[SOURCE EXTRACT start]

SE Pdx Lutherans

SE Pdx Lutherans

Week #6: Scripture by Bonnie Beadles-Bohling


Scripture

What’s the role of story in your life? Which stories are foundational for you?  Do you have stories of who you are, where you come from, why you are here?

Maybe it’s the story of your immigrant great-grandparents, their courage and their faithfulness.  Did you grow up on the retelling of how your grandparents fell in love and got married quick, before Granddad shipped out for WWII?  Kitchen table stories, holiday afternoon stories, summer evening stories…stories of your parents’ early years, the story of your birth…. These stories, shaped by many tellers and many tellings, have been handed on to you as a way of knowing who you are and where you come from.  And, now, you are telling your own stories, woven in from the past, or divergent, off on your own new path. You craft your narrative, consciously or not, making meaning of who you have been, what you have seen, what is of value to you, what you live for and what you would die for.  The people around you, especially those closest to you, hold your story.  They are able to tell pieces back to you when you need it and to share it together in community, carrying you, and us all, forward in the fabric of the tale of the universe.

[SOURCE EXTRACT end]
[TASK INPUT start]

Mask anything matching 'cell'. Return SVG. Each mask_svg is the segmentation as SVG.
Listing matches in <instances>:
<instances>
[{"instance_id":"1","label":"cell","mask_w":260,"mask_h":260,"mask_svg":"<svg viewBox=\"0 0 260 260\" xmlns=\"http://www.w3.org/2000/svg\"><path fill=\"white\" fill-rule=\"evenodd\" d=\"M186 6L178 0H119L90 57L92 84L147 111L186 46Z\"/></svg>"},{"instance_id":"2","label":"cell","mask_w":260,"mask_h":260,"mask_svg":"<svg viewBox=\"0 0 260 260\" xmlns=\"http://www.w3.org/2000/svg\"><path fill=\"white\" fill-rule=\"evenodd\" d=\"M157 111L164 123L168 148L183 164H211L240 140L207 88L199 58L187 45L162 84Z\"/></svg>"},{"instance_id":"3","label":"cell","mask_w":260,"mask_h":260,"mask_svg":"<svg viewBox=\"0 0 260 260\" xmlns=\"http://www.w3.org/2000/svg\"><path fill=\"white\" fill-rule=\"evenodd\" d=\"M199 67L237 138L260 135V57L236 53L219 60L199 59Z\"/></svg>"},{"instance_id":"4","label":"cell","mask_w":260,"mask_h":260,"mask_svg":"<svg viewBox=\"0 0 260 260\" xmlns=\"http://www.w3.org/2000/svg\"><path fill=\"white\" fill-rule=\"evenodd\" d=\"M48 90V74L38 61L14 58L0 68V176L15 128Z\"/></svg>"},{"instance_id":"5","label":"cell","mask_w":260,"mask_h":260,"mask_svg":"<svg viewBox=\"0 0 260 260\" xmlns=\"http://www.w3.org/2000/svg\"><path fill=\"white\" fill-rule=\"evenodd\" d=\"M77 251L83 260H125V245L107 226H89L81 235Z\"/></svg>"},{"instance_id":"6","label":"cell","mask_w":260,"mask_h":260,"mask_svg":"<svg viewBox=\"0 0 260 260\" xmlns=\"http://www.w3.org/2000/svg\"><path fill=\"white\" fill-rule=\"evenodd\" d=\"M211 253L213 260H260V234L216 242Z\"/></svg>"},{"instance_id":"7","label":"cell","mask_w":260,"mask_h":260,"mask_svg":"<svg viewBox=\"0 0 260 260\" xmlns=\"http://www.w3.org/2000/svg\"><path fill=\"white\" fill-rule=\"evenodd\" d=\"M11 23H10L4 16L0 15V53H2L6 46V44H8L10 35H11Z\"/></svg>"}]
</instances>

[TASK INPUT end]

* SHORT PROBLEM A *
According to the Week #6 post on scripture, who holds your story?
* SHORT PROBLEM B *
Give the lines of the entries as a JSON list of strings, with one string per line and blank lines left out.

* EXERCISE OUTPUT A *
The people around you, especially those closest to you.

* EXERCISE OUTPUT B *
[
  "Mask anything matching 'cell'. Return SVG. Each mask_svg is the segmentation as SVG.",
  "Listing matches in <instances>:",
  "<instances>",
  "[{\"instance_id\":\"1\",\"label\":\"cell\",\"mask_w\":260,\"mask_h\":260,\"mask_svg\":\"<svg viewBox=\\\"0 0 260 260\\\" xmlns=\\\"http://www.w3.org/2000/svg\\\"><path fill=\\\"white\\\" fill-rule=\\\"evenodd\\\" d=\\\"M186 6L178 0H119L90 57L92 84L147 111L186 46Z\\\"/></svg>\"},{\"instance_id\":\"2\",\"label\":\"cell\",\"mask_w\":260,\"mask_h\":260,\"mask_svg\":\"<svg viewBox=\\\"0 0 260 260\\\" xmlns=\\\"http://www.w3.org/2000/svg\\\"><path fill=\\\"white\\\" fill-rule=\\\"evenodd\\\" d=\\\"M157 111L164 123L168 148L183 164H211L240 140L207 88L199 58L187 45L162 84Z\\\"/></svg>\"},{\"instance_id\":\"3\",\"label\":\"cell\",\"mask_w\":260,\"mask_h\":260,\"mask_svg\":\"<svg viewBox=\\\"0 0 260 260\\\" xmlns=\\\"http://www.w3.org/2000/svg\\\"><path fill=\\\"white\\\" fill-rule=\\\"evenodd\\\" d=\\\"M199 67L237 138L260 135V57L236 53L219 60L199 59Z\\\"/></svg>\"},{\"instance_id\":\"4\",\"label\":\"cell\",\"mask_w\":260,\"mask_h\":260,\"mask_svg\":\"<svg viewBox=\\\"0 0 260 260\\\" xmlns=\\\"http://www.w3.org/2000/svg\\\"><path fill=\\\"white\\\" fill-rule=\\\"evenodd\\\" d=\\\"M48 90V74L38 61L14 58L0 68V176L15 128Z\\\"/></svg>\"},{\"instance_id\":\"5\",\"label\":\"cell\",\"mask_w\":260,\"mask_h\":260,\"mask_svg\":\"<svg viewBox=\\\"0 0 260 260\\\" xmlns=\\\"http://www.w3.org/2000/svg\\\"><path fill=\\\"white\\\" fill-rule=\\\"evenodd\\\" d=\\\"M77 251L83 260H125V245L107 226H89L81 235Z\\\"/></svg>\"},{\"instance_id\":\"6\",\"label\":\"cell\",\"mask_w\":260,\"mask_h\":260,\"mask_svg\":\"<svg viewBox=\\\"0 0 260 260\\\" xmlns=\\\"http://www.w3.org/2000/svg\\\"><path fill=\\\"white\\\" fill-rule=\\\"evenodd\\\" d=\\\"M211 253L213 260H260V234L216 242Z\\\"/></svg>\"},{\"instance_id\":\"7\",\"label\":\"cell\",\"mask_w\":260,\"mask_h\":260,\"mask_svg\":\"<svg viewBox=\\\"0 0 260 260\\\" xmlns=\\\"http://www.w3.org/2000/svg\\\"><path fill=\\\"white\\\" fill-rule=\\\"evenodd\\\" d=\\\"M11 23H10L4 16L0 15V53H2L6 46V44H8L10 35H11Z\\\"/></svg>\"}]",
  "</instances>"
]